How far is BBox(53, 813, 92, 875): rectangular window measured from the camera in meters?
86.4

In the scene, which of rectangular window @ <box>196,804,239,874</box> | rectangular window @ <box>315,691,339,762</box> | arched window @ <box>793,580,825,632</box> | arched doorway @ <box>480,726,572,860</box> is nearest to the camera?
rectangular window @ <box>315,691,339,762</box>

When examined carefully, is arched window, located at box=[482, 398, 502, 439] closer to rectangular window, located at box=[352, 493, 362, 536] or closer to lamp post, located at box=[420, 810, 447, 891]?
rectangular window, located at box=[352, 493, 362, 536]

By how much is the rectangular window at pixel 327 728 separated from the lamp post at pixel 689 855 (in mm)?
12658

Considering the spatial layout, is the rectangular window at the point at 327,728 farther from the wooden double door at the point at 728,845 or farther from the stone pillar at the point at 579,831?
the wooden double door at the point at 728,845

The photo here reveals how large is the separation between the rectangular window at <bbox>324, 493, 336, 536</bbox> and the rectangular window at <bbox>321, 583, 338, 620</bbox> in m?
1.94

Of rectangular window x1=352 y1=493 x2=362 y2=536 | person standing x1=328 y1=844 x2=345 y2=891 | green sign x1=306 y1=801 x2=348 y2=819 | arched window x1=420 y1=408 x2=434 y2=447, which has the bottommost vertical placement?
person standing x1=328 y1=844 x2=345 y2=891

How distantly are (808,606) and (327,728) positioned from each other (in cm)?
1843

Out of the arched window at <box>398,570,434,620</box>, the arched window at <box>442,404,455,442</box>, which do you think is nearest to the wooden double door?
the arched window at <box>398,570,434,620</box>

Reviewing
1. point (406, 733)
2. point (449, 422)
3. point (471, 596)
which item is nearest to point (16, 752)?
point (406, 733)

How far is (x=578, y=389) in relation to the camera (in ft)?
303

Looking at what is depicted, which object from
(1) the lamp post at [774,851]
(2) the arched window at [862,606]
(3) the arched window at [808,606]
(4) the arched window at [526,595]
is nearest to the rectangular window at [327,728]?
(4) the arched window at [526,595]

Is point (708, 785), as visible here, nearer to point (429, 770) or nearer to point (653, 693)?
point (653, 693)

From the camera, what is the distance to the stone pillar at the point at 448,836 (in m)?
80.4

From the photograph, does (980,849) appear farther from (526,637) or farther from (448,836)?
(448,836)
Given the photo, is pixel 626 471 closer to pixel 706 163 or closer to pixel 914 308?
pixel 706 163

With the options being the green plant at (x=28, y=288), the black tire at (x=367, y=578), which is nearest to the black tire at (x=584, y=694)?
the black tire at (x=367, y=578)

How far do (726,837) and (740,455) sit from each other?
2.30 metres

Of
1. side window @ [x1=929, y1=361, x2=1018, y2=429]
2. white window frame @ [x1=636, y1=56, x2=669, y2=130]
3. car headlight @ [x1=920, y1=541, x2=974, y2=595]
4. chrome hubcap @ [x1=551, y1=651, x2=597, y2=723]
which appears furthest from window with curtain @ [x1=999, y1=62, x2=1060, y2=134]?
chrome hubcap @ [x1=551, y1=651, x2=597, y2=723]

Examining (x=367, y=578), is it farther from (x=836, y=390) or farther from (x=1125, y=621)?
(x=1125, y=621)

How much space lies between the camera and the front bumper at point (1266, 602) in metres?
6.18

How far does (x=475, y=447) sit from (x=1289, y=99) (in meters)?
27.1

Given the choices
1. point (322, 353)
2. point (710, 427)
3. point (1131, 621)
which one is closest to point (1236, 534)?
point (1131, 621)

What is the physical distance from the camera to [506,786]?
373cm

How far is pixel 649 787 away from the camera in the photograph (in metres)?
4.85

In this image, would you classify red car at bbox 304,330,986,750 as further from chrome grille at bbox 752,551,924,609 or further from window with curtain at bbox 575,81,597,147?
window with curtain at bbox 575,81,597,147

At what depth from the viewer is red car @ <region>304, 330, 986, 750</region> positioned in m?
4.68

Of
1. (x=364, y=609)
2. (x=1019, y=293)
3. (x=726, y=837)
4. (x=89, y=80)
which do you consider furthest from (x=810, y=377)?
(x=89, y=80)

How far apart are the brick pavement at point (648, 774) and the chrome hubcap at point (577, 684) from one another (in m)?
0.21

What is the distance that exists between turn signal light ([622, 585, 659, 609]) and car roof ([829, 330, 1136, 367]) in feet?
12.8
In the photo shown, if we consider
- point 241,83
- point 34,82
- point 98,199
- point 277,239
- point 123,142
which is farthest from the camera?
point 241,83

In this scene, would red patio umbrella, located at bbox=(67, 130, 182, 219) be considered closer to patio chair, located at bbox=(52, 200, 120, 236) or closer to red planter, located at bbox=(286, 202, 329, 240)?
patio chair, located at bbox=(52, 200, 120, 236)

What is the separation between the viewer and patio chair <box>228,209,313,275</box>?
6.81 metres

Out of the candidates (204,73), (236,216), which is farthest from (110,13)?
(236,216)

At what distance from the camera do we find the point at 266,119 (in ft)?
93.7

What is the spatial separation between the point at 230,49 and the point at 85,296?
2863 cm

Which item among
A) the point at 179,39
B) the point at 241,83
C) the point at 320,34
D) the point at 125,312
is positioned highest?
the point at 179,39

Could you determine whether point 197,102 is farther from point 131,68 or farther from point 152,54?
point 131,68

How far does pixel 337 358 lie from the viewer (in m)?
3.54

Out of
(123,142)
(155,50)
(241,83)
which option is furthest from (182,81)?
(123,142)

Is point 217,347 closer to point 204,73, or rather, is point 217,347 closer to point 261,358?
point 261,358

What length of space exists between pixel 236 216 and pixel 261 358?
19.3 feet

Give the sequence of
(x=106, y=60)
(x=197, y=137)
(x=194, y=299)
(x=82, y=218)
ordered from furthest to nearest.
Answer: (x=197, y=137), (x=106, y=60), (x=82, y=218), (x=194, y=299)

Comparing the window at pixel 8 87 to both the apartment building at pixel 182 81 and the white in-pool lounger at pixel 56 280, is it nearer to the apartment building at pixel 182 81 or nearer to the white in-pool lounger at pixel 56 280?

#####

#### Task goal
Give back exactly the lines running from the line containing "What length of" through the end of the material above, both included, and nothing beyond them.

#### Written answer
What length of space exists between pixel 236 216 and pixel 261 358?
19.3 feet

Give the sequence of
(x=106, y=60)
(x=197, y=137)
(x=194, y=299)
(x=82, y=218)
ordered from furthest to nearest.
Answer: (x=197, y=137), (x=106, y=60), (x=82, y=218), (x=194, y=299)

Comparing the window at pixel 8 87 to both the apartment building at pixel 182 81 and the white in-pool lounger at pixel 56 280, is it nearer to the apartment building at pixel 182 81 or nearer to the white in-pool lounger at pixel 56 280?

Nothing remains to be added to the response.